図1.エネルギー密度の比較 出典:脱炭素燃料政策小委員会

 ただし、現時点これら次世代燃料の多くは製造コストが高いため、その普及に向けては環境価値を顕在化させることにより、需要家の購入インセンティブを高めることが求められている。

 このため、「次世代燃料の導入促進に向けた官民協議会」は「環境価値認証・移転制度検討タスクフォース(環境価値TF)」を設置し、環境価値認証・移転手法を検討してきたが、今回、「クリーン燃料証書制度」の創設とその段階的発展の道筋が示された。

次世代燃料の環境価値認証・移転の対象と地理的範囲

 これまで国は、脱炭素液体燃料の一つであるバイオエタノールの利用を促進するため、エネルギー供給構造高度化法に基づく「判断基準」の告示において、石油精製事業者(石油元売り)に対してガソリン代替用途でのバイオエタノールの利用を義務付けてきた。現在の年間目標量は原油換算50万KL(バイオETBE 194万KL)であり、これは、ガソリン消費量の2%弱に相当する規模である。ただし現時点、この環境価値は顕在化されておらず、需要家が実際に利用したバイオ燃料の量に即したCO2排出量の報告はできない状態である。

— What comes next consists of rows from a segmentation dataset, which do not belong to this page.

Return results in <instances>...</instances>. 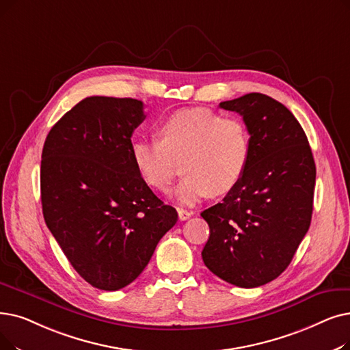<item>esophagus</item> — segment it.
Instances as JSON below:
<instances>
[{"label":"esophagus","mask_w":350,"mask_h":350,"mask_svg":"<svg viewBox=\"0 0 350 350\" xmlns=\"http://www.w3.org/2000/svg\"><path fill=\"white\" fill-rule=\"evenodd\" d=\"M177 211H178V219H180L181 221L187 220V219H190V217L193 216V211H189V210H186V208H178Z\"/></svg>","instance_id":"obj_1"}]
</instances>
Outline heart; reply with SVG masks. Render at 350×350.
<instances>
[{
	"label": "heart",
	"mask_w": 350,
	"mask_h": 350,
	"mask_svg": "<svg viewBox=\"0 0 350 350\" xmlns=\"http://www.w3.org/2000/svg\"><path fill=\"white\" fill-rule=\"evenodd\" d=\"M157 135L159 140L133 142V161L148 186L165 190L180 160L185 177L173 191L180 204L230 191L245 173L250 133L239 117H220L204 107L180 109L160 121Z\"/></svg>",
	"instance_id": "b5f03b06"
}]
</instances>
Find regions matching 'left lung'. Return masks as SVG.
Wrapping results in <instances>:
<instances>
[{"label":"left lung","mask_w":350,"mask_h":350,"mask_svg":"<svg viewBox=\"0 0 350 350\" xmlns=\"http://www.w3.org/2000/svg\"><path fill=\"white\" fill-rule=\"evenodd\" d=\"M220 107L243 117L250 156L223 202L202 211L210 227L202 257L224 282L257 287L282 275L309 230L316 165L305 131L282 103L250 93Z\"/></svg>","instance_id":"1"}]
</instances>
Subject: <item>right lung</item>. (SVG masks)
I'll list each match as a JSON object with an SVG mask.
<instances>
[{"label": "right lung", "mask_w": 350, "mask_h": 350, "mask_svg": "<svg viewBox=\"0 0 350 350\" xmlns=\"http://www.w3.org/2000/svg\"><path fill=\"white\" fill-rule=\"evenodd\" d=\"M144 118L140 100L87 97L44 143V220L75 271L101 291L137 279L177 221L133 161L131 135Z\"/></svg>", "instance_id": "add662e5"}]
</instances>
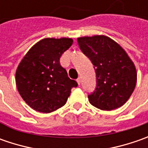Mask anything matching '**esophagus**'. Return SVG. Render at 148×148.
<instances>
[{
    "label": "esophagus",
    "instance_id": "34e87169",
    "mask_svg": "<svg viewBox=\"0 0 148 148\" xmlns=\"http://www.w3.org/2000/svg\"><path fill=\"white\" fill-rule=\"evenodd\" d=\"M77 83H78V85H81V83H82V77H78V79L77 80Z\"/></svg>",
    "mask_w": 148,
    "mask_h": 148
}]
</instances>
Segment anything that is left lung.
Returning a JSON list of instances; mask_svg holds the SVG:
<instances>
[{
  "label": "left lung",
  "mask_w": 148,
  "mask_h": 148,
  "mask_svg": "<svg viewBox=\"0 0 148 148\" xmlns=\"http://www.w3.org/2000/svg\"><path fill=\"white\" fill-rule=\"evenodd\" d=\"M83 53L94 65L96 88L88 99L91 105L102 110L121 107L134 92L137 71L125 50L105 35L77 38Z\"/></svg>",
  "instance_id": "1"
}]
</instances>
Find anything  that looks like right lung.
I'll use <instances>...</instances> for the list:
<instances>
[{
    "mask_svg": "<svg viewBox=\"0 0 148 148\" xmlns=\"http://www.w3.org/2000/svg\"><path fill=\"white\" fill-rule=\"evenodd\" d=\"M72 43L70 38H46L21 60L15 72L16 87L33 110L46 114L57 110L66 104L71 88L77 86L59 62Z\"/></svg>",
    "mask_w": 148,
    "mask_h": 148,
    "instance_id": "obj_1",
    "label": "right lung"
}]
</instances>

 液体次世代燃料の原料にはバイオマスや水素等の合成原料があり、そこから製造される燃料にもガソリンやジェット燃料、軽油、重油等のさまざまな種類があるが、環境価値TFでは、これらすべての液体燃料を検討の対象としている。

図2.環境価値認証・移転制度の対象 出典:脱炭素燃料政策小委員会

 また、次世代燃料の製造は、国産と海外製品輸入の両方が想定されるが、現時点、次世代燃料の環境価値の国際的な移転については整理されていない。よって、海外産の次世代燃料については、環境価値を保有する「現物」の輸入を前提として、日本の排出削減への寄与や二重計上の防止を確保することとした。その上で、日本到着後から最終需要家までのサプライチェーンの中で、環境価値の移転について検討を行った。

 なお国は、国際的なCO2カウントルールの整備についても、別途検討を進める予定としている。